(Boston, MA — Jan. 13, 2016) On July 1, the Institute of Contemporary Art/Boston (ICA) opens an immersive video installation by Mumbai-based artist Nalini Malani (b. 1946, Karachi). Organized by Eva Respini, Barbara Lee Chief Curator, In Search of Vanished Blood will open to the public on June 29 and remain on view until October 16, 2016. Malani, India’s foremost media and installation artist, has dedicated her career to artistic achievement as well as activism for women’s rights in her home country and across the globe. This exhibition showcases her groundbreaking installation, In Search of Vanished Blood, which was commissioned by Documenta 13, and premiered in Kassel, Germany in 2012.  This immersive multi-media work features six 11-minute projections cast through painted rotating Mylar cylinders suspended from the ceiling. Visitors will witness an intricate shadowplay as an array of layered images are cast onto the gallery walls, enveloping viewers in a dazzling multi-media environment.
Born in Karachi, but forced to move to India following the 1947 partition of India, Malani channeled her life experiences directly into her art. Initially trained as a painter, Malani expanded her interests into video and installation projects that invoked references to her cultural and historical past while also grappling with the inequities of women’s rights. In Search of Vanished Blood takes its name from a poem written by Pakistani poet Faiz Ahmed Faiz which captures the intricacies of love, war, loss, and bloodshed within a country rocked by political unrest. Malani’s installation revives this history by painted elements that adorn the suspended Mylar cylinders as reference to Eastern and Western historical and cultural iconography, including sources such as Homer’s Illiad to the Ramayana. When illuminated, these icons dance around the room, complemented by an audio track.  Malani brings these rich and complex historical narrative threads together with In Search of Vanished Blood.
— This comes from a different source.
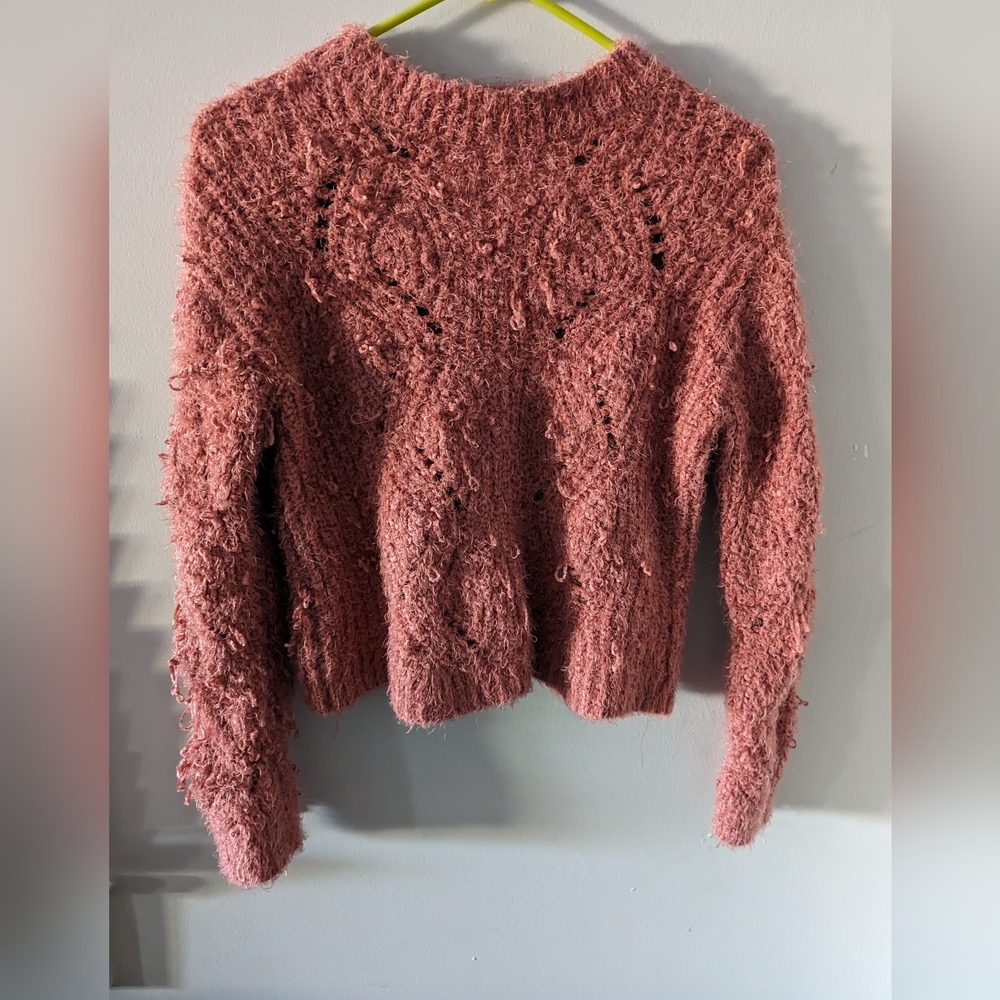 Pink knitted sweater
The presentation of Malani’s installation will be accompanied by additional works on paper and a stop-motion animation.
About the artist
Born in Karachi, India (now Pakistan) in 1946, Nalini Malani received her artistic training at the Sir Jamsetjee Jeejebhoy School of Art in Mumbai (1964-1969). Malani’s work is influenced by her experiences as a refugee of the Partition of India. She places inherited iconographies and cherished cultural stereotypes under pressure. Her point of view is unwaveringly urban and internationalist, and unsparing in its condemnation of a cynical nationalism that exploits the beliefs of the masses. Hers is an art of excess, going beyond the boundaries of legitimized narrative, exceeding the conventional and initiating dialogue. Characteristics of her work have been the gradual movement towards new media, international collaboration and expanding dimensions of the pictorial surface into the surrounding space as ephemeral wall drawing, installation, shadow play, multi projection works and theatre. Malani was awarded the prestigious Fukuoka Prize 2013 for Arts and Culture.